In the Philippines, we have helped control outbreaks in multiple hospitals. Agrosavia, our partner in Colombia, was able to detect and confirm a serious outbreak of salmonella in Calí. Our partners are also helping influence national policy and authoring reports for the World Health Organization.

Introducing global AMR surveillance

Last year, our partnership adapted their sequencing capacity to tackle COVID-19. Our India partners are now a nationally accredited COVID-19 testing lab and Agrosavia is scaling up and training other labs across South America.

Our ambition is to establish a globally distributed genomic surveillance network for AMR that generates actionable data which will enable policy makers and public health programmes to make informed decisions in real time. This will mean we can catch up with the evolving pathogens and eventually we hope to outsmart them.

Our ambition is to establish a globally distributed genomic surveillance network for AMR.

To achieve this, we are working alongside other NIHR funded groups. For example, the NIHR Global Health Research Unit on Tackling Infections to Benefit Africa (TIBA) partnership has enabled the development of viral sequencing capacity in 13 countries across Africa, informing national and regional responses to COVID-19 working closely with the WHO Africa Regional office.
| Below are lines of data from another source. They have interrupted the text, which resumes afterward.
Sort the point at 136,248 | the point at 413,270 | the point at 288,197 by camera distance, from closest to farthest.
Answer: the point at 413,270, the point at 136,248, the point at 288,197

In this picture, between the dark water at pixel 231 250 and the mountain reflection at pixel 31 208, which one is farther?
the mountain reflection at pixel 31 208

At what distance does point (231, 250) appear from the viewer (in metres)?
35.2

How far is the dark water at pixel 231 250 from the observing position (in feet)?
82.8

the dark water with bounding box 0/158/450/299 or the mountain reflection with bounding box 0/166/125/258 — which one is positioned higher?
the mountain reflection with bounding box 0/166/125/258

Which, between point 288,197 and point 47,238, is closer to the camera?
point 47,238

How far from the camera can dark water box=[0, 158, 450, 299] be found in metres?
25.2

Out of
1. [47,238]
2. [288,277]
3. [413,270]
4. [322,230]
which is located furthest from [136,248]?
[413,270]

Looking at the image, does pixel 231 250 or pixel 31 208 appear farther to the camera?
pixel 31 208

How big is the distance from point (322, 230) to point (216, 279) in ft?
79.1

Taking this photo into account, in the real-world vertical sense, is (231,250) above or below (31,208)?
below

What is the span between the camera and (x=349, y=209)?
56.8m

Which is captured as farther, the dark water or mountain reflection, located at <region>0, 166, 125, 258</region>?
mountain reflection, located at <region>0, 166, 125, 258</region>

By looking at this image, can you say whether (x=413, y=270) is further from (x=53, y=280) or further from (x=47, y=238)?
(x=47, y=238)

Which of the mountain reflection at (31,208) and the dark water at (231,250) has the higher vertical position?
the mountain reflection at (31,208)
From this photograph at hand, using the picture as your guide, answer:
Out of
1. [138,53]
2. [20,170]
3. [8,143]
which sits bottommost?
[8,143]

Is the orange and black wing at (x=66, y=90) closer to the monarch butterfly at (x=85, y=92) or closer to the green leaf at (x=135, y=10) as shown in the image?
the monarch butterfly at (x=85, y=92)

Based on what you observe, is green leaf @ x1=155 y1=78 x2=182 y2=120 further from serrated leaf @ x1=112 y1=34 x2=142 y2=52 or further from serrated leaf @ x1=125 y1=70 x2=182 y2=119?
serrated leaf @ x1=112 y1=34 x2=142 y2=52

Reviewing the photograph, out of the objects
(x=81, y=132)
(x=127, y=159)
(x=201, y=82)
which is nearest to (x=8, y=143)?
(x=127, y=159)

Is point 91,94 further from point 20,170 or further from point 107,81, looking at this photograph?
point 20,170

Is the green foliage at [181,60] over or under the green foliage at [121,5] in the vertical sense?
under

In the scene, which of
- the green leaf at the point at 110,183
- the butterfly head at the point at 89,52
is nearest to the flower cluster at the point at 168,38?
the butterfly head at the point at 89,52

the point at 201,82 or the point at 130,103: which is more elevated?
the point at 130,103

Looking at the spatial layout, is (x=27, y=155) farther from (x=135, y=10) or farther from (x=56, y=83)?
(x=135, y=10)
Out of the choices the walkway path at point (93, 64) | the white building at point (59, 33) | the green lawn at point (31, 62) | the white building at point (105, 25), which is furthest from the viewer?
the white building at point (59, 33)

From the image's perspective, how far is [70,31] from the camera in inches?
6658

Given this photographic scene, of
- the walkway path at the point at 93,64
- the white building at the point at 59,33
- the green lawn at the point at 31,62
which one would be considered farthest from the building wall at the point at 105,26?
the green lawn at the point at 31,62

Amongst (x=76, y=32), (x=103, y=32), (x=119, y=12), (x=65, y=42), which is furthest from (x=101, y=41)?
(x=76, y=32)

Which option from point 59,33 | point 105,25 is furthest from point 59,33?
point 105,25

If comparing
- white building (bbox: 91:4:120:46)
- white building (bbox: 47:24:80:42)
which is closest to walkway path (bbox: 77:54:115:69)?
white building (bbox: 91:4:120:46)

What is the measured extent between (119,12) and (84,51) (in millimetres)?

In Asia, NIHR partners with WHO TDR to coordinate operational research in AMR control in healthcare facilities across Nepal and is working in other low-income settings worldwide. This work has generated many important research papers and is informing government policy, WHO guidelines and helping clinicians and researchers tackling disease threats all over the world. It is a privilege to be able to support this global effort.

NIHR supports high-quality global health research for the direct and primary benefit of people in low and middle income countries. NIHR funded programmes and partnerships are developing and strengthening health R&D capacity, capability and expertise in more than 50 LMICs.